Brainwave patterns can reliably predict a person’s pain sensitivity
An international team of researchers has homed in on a specific brain wave measurement that can effectively predict a person’s pain sensitivity. The research suggests this tool could be used to help doctors generate tailored treatment plans for patients based on their individual pain tolerance.
Over the past few years researchers from the University of Birmingham in the UK and the University of Maryland in the US have identified a correlation between a person’s subjective sensitivity to pain and a particular pattern of electrical activity in the brain. This new study furthers that prior research by experimentally testing whether this brainwave pattern could effectively predict a healthy subject's pain tolerance.
The general hypothesis is alpha wave activity, as measured by an electroencephalogram (EEG), predicts a person’s pain tolerance. So those with slower alpha wave frequency EEG readings will report greater sensitivity to pain than those with higher alpha wave frequency readings.
The new study tested this hypothesis by recruiting 61 healthy subjects. The entire cohort completed EEG baseline measurements before experiencing several pain tests over two sessions spanning eight weeks. One experiment tested acute pain sensitivity involving exposure to heat on the forearm, while another tested longer-term chronic pain sensitivity using a cream made with capsaicin, the chemical that makes chill peppers hot.
The results verified the hypothesis that alpha wave activity effectively predicted an individual's pain sensitivity. And the single baseline EEG measurement taken at the beginning of the study was still effective at predicting pain sensitivity eight weeks later at the second experimental pain session.
The researchers suggest this predictive measure could be useful in a number of clinical settings. Of particular importance is the tendency for those patients most sensitive to post-surgical pain to often go on to develop chronic pain problems.
"We know that lung surgery is a particularly painful procedure, with between 40 and 60 percent of patients going on to develop debilitating pain after surgery," explains co-author Ali Mazaheri. "By predicting which patients are likely to develop this pain, we can start to explore other options, such as radiotherapy, or make sure that intensive rehabilitation programmes are in place to support those patients through recovery."
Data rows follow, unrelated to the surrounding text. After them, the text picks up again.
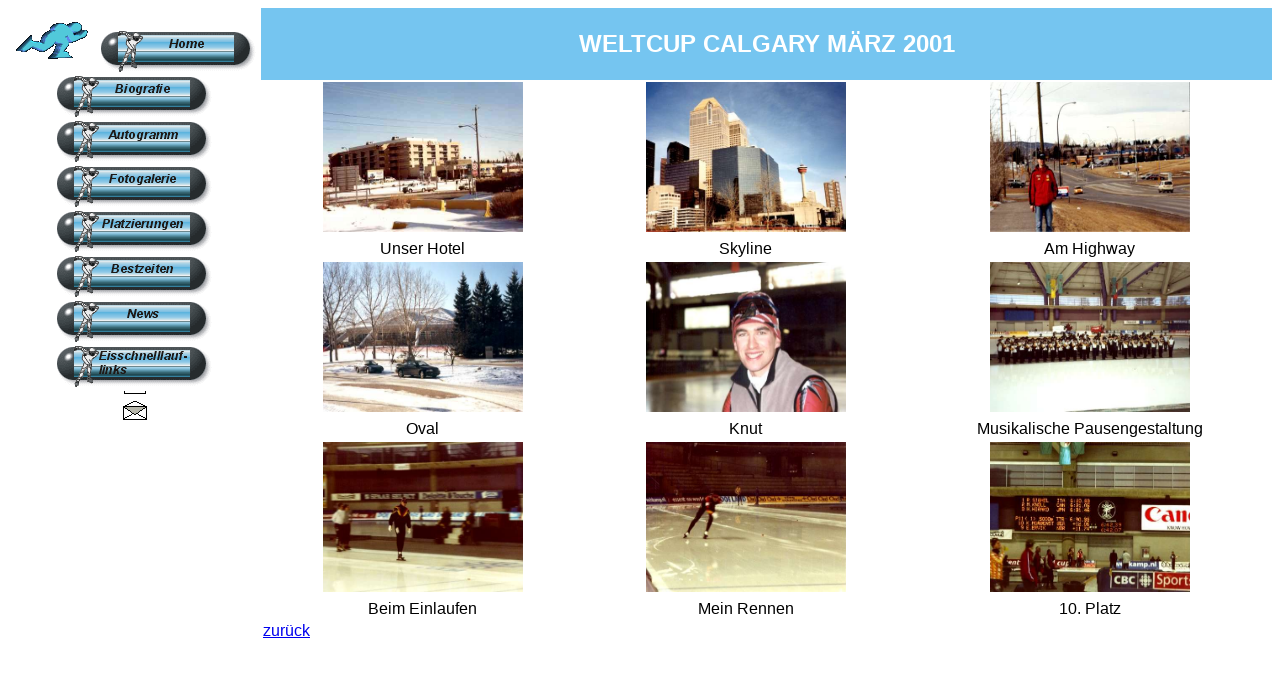

--- FILE ---
content_type: text/html
request_url: http://knut-morgenstern.de/calgarymaerz2001.html
body_size: 4077
content:
<!DOCTYPE HTML PUBLIC "-//W3C//DTD HTML 4.0//EN">
<html>
<head>
  <meta http-equiv="content-type" content="text/html; charset=iso-8859-1">
  <title>Knut Morgenstern-Webseiten</title>
  <style type="text/css">
  <!--
  body {
  font-family: Arial, Helvetica, Verdana, "Times New Roman"; color: #000000
  }
  table {
  font-family: Arial, Helvetica, Verdana, "Times New Roman"; color: #000000
  }
  td {
  font-family: Arial, Helvetica, Verdana, "Times New Roman"; color: #000000
  }
  -->
  </style>
</head>
<body>
  <!--Basis table-->
  <table border="0"  cellspacing="0" cellpadding="0" width="100%">
    <tr>
      <td align="left" valign="top" width="20%">
      <!--Menü-->
        <center><img src="bilder/xani040b.gif" width="84" height="64" border="0" alt="">
        <a href="home.html"><img src="bilder/bhome.gif" width="157" height="41" border="0" alt="home"></a>
        <a href="biografie.html"><img src="bilder/bbiografie.gif" width="157" height="41" border="0" alt="biografie"></a>
        <a href="autogramm.html"><img src="bilder/bautogramm.gif" width="157" height="41" border="0" alt="autogramm"></a>
        <a href="fotogalerie.html"><img src="bilder/bfotogalerie.gif" width="157" height="41" border="0" alt="fotogalerie"></a>
        <a href="platzierungen.html"><img src="bilder/bplatzierungen.gif" width="157" height="41" border="0" alt="platzierungen"></a>
        <a href="bestzeiten.html"><img src="bilder/bbestzeiten.gif" width="157" height="41" border="0" alt="bestzeiten"></a>
        <a href="news.html"><img src="bilder/bnews.gif" width="157" height="41" border="0" alt="news"></a>
        <a href="eisschnelllauflinks.html"><img src="bilder/beisschnelllauflinks.gif" width="157" height="41" border="0" alt="eisschnelllauflinks"></a>
        <center></div><a href="mailto:webmaster@knut-morgenstern.de"><img src="bilder/email.gif" alt="email" border="0"></a>
      </td>
      <td align="left" valign="top" width="80%">
      <!--Fotogalerie table-->
        <table border="0" cellspacing="0" cellpadding="2" width="100%">
          <colgroup span="3">
          <tr>
            <td colspan="3" bgcolor="#75c5f0" align="center" valign="middle" height="64"><h2><b><font color="ffffff">WELTCUP CALGARY M&Auml;RZ 2001</font></b></h2>
            </td>
          </tr>
          <!--Fotos-->
          <tr align="center">
           <td><img src="bilder/cal-vpi.jpg" width="200" height="150" border="0" alt="Hotel"></td>
           <td><img src="bilder/cal-skyline.jpg" width="200" height="150" border="0" alt="Skyline"></td>
           <td><img src="bilder/cal-berge.jpg" width="200" height="150" border="0" alt="Highway"></td>
          </tr>
          <tr align="center">
            <td>Unser Hotel</td>
            <td>Skyline</td>
            <td>Am Highway</td>
          </tr>
          <tr align="center">
            <td><img src="bilder/cal-oval1.jpg" width="200" height="150" border="0" alt="Oval"></td>
            <td><img src="bilder/cal-knut.jpg" width="200" height="150" border="0" alt="Knut"></td>
            <td><img src="bilder/cal-musik.jpg" width="200" height="150" border="0" alt="Musik"></td>
          </tr>
          <tr align="center">
            <td>Oval</td>
            <td>Knut</td>
            <td>Musikalische Pausengestaltung</td>
          </tr>
          <tr align="center">
            <td><img src="bilder/cal-knut1.jpg" width="200" height="150" border="0" alt="Einlaufen"></td>
            <td><img src="bilder/cal-knut2.jpg" width="200" height="150" border="0" alt="Rennen"></td>
            <td><img src="bilder/cal-anzeige.jpg" width="200" height="150" border="0" alt="Anzeige"></td>
          </tr>
          <tr align="center">
            <td>Beim Einlaufen</td>
            <td>Mein Rennen</td>
            <td>10. Platz</td>
          </tr>
            <td nowrap valign="top">
              <a href="fotogalerie.html">zur&uuml;ck</a>
            </td>
        </table>
      </td>
    </tr>
  </table>
</body>
</html>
David Seminowicz, another co-author on the study, also suggests it could be extraordinarily valuable for a doctor to know a patient’s pain tolerance. This type of information could guide future treatment plans, and allow preventative measures to be deployed ahead of painful scenarios.
"Understanding a patient's pain sensitivity could be really important in, for example, deciding whether an elective procedure is the best option or planning post-surgery rehabilitation,” says Seminowicz. “Pain management drugs or techniques such as mindfulness meditation can also be used before surgery to help minimize pain."
The new study was published in the journal Cerebral Cortex.